What are bad recommendations you hear in your profession or area of expertise?

Chasing promotions and more money.

If you want to be happy in life, don’t chase the money and status, instead, do something you are great at, that you love. Be yourself.


What frustrates you the most about your industry and the way companies are run in it?

I now run my own dog walking/care business. Another decision to choose something I love and a balanced life, over money. In my industry, sometimes you see people taking on too many dogs in order to earn more money, and the quality of care drops. 


In the last five years, what have you become better at saying no to (distractions, invitations, etc.)? What new realisations and/or approaches helped? Any other tips?

I have always found this hard, but I think part of this is about being in the right culture. When I worked with you guys at UrbanLeaf, I felt like I could push back, say no to things. It didn’t mean I never did them in the end, but I felt my opinion was always heard, and counted.


What does a balanced life look like to you? Has a work or a project you have been focused on caused you to neglect other areas of your life?

To me (as well as having the time for my personal life and exercise) a balanced life means that my work is something that I love doing, working authentically.


When you feel overwhelmed or unfocused, or have lost your focus temporarily, what do you do? (If helpful: What questions do you ask yourself?)

Call my twin sister and talk things through with her, or talk to my husband, Glen. Sometimes, I just take a deep breath, or have a conversation with myself. 


What does leadership mean to you?

The best leader I feel I have ever come across was a very senior colleague at the British Red Cross. He told inspiring stories, but much more important than that, even though he was very senior, he was very down to earth. willing to talk to anyone, made everyone feel that they mattered, was kind and open and thanked us.


Which people have most inspired you in your life and why?

My twin sister.  We’re really close. The last 5 years have been very tough for her and the way she has overcome adversity, the bravery and resilience she has shown and so has come out the other side. That has inspired me!


What do the words principles and values mean to you?

How you live your life, your moral compass. When the shit hits the fan, do you still live by your values?

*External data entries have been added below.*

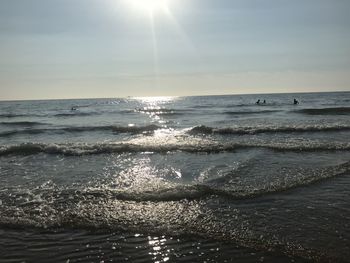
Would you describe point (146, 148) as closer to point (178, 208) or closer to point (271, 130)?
point (178, 208)

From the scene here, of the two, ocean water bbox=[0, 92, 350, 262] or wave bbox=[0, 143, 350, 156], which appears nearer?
ocean water bbox=[0, 92, 350, 262]

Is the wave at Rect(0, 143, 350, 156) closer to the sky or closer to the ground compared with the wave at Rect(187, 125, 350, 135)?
closer to the ground

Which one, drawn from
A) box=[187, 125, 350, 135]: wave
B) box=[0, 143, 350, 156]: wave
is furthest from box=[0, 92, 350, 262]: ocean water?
box=[187, 125, 350, 135]: wave

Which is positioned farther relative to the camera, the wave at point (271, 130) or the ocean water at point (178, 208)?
the wave at point (271, 130)

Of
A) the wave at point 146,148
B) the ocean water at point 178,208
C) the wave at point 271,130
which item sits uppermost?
the wave at point 271,130

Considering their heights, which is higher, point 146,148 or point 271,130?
point 271,130

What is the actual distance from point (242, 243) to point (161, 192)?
334 centimetres

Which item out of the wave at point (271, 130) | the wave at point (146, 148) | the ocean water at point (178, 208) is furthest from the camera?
the wave at point (271, 130)

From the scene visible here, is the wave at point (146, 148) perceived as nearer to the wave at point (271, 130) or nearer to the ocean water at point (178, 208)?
the ocean water at point (178, 208)

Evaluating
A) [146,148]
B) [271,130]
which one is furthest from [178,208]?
[271,130]

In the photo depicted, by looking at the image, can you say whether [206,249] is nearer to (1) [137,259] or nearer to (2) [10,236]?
(1) [137,259]

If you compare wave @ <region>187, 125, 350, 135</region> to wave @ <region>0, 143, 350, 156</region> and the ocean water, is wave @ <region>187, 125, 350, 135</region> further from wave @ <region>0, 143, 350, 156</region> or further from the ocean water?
the ocean water

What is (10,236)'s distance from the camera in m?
6.51

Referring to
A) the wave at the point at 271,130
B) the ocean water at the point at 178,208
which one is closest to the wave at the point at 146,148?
the ocean water at the point at 178,208
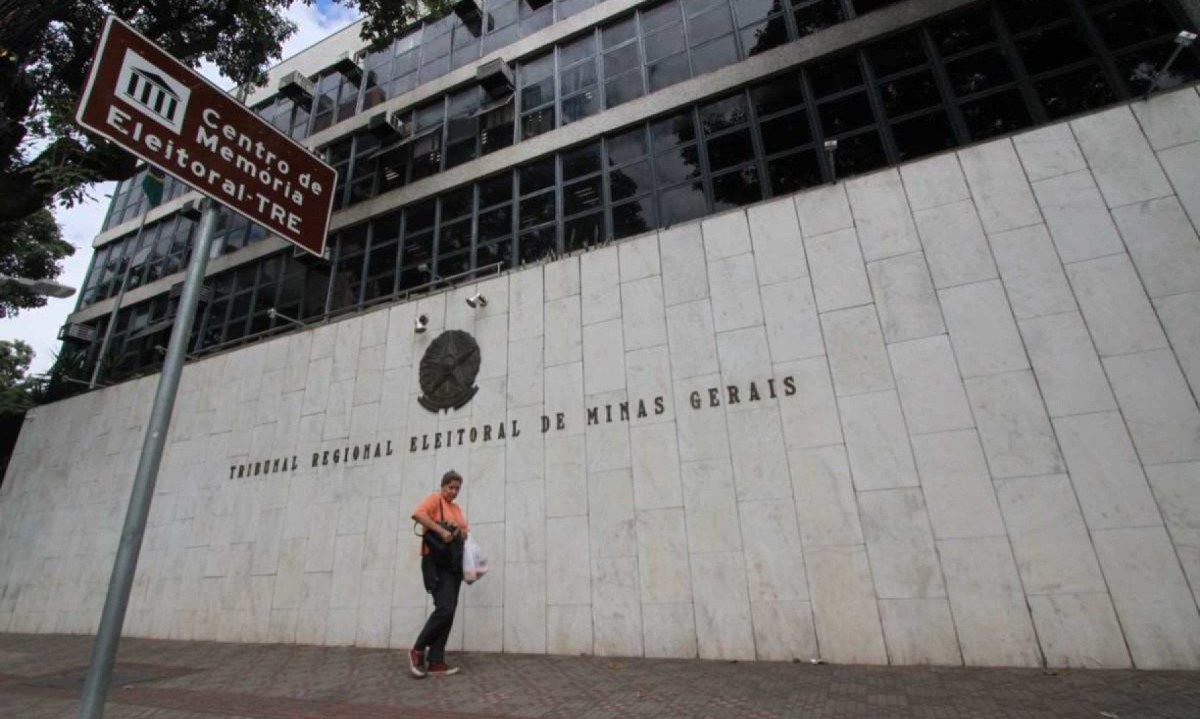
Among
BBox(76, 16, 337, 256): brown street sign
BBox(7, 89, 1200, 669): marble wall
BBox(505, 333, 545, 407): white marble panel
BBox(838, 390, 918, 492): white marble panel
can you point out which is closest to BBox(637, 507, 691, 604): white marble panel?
BBox(7, 89, 1200, 669): marble wall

If you had a forum to speak to 50 leaders, what question would you pose to them, to get them thinking about and being better leaders?

What are you doing to make yourself more accessible to everyone in your business?


What one thing could you do that you aren’t doing now, that if you did on a regular basis, would make a tremendous positive difference in your personal life?  What one thing in your business or professional life would bring similar results?

In my personal life, it would be to have more friendships outside my family group. 

In my professional life, it would be to review my prices without feeling guilty!


Have you ever engaged with self-help, mentoring or coaching? If so, how?

Yes. The first time, a company I worked for paid for psychosynthesis counselling for their staff. In the first couple of sessions I didn’t engage and just said nothing, but in the end I opened up and came to love the sessions. Time focussed on just me.

If I had more money, I’d see a therapist every week!